Leading up to the release of “Avengers: Infinity War,” the directors of the film spoke about the movie as a “final chapter.” Marvel boss Kevin Feige talked about the deaths in the movie being “real” this time. In an interview on April 22, one day before the premiere, I asked writers Christopher Markus and Stephen McFeely to define what death means in their recent project.

“Death is death,” McFeely said. “I mean, we’re sensitive to that, and certainly the Marvel universe played with taking characters away and then giving them back to you in some other form.

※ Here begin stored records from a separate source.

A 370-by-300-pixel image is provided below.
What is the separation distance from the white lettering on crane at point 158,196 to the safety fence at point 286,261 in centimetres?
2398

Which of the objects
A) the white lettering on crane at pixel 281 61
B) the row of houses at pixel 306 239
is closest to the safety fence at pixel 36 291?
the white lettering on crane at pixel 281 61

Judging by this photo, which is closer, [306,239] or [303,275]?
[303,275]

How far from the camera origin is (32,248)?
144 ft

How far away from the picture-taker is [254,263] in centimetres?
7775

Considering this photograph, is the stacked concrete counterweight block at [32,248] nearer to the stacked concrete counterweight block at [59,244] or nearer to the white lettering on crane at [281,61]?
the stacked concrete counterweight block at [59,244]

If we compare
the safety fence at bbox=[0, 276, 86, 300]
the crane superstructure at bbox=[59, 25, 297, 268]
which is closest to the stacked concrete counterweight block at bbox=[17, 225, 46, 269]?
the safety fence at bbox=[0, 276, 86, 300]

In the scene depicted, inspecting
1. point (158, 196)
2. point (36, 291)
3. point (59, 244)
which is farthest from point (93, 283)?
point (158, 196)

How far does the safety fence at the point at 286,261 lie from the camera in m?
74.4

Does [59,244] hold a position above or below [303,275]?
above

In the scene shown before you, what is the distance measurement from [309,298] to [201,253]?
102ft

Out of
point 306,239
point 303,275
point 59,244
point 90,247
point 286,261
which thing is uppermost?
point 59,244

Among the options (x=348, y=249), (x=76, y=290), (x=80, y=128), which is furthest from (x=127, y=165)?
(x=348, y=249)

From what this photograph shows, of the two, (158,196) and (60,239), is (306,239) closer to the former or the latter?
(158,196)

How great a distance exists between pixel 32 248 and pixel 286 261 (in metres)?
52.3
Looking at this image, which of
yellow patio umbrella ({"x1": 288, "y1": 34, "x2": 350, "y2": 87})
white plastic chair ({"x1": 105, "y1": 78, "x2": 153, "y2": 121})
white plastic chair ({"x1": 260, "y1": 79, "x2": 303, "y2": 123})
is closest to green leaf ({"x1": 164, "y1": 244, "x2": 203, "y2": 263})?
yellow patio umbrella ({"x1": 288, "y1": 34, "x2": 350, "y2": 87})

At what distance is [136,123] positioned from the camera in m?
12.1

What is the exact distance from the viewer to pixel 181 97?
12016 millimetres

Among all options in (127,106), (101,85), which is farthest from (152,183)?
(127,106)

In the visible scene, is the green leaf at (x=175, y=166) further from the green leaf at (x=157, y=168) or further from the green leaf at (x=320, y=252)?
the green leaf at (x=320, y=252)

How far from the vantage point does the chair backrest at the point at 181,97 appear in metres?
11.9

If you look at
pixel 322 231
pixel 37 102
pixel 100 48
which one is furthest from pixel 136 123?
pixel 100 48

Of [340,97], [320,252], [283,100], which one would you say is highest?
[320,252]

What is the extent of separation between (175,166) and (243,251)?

If we say goodbye to some characters, we will say it permanently.”

He continued: “The idea is that this movie’s going to be different and has a potential to be really good is because the stakes are real and choices are real and we know that we’ve cried wolf a little bit on that, so I suppose some audience members might look at that skeptically, but trust us.”

Did you get all that? “Permanent,” he said. “Trust us,” he said.

So I audibly gasped in the theater when certain characters bit the dust. Loki in the film’s first minutes. (Are you kidding me?) Gamora just halfway through the movie. (Holy what?) That is, until the very end, when Spider-Man, most of the Guardians of the Galaxy and Black Panther ― yes, even T’Challa ― crumbled to ash at the snap of Thanos’ fingers, thus rendering everything Marvel said to be pretty much baloney.

As my colleague Matt Jacobs pointed out, these characters are coming back.

New movies are already in the works for “Spider-Man,” “Guardians of the Galaxy” and “Black Panther.” Is the third “Guardians” going to be about Rocket living life as a raccoon on Earth? Is “Spider-Man 2″ going to just focus on Ned putting that Lego Death Star he broke back together?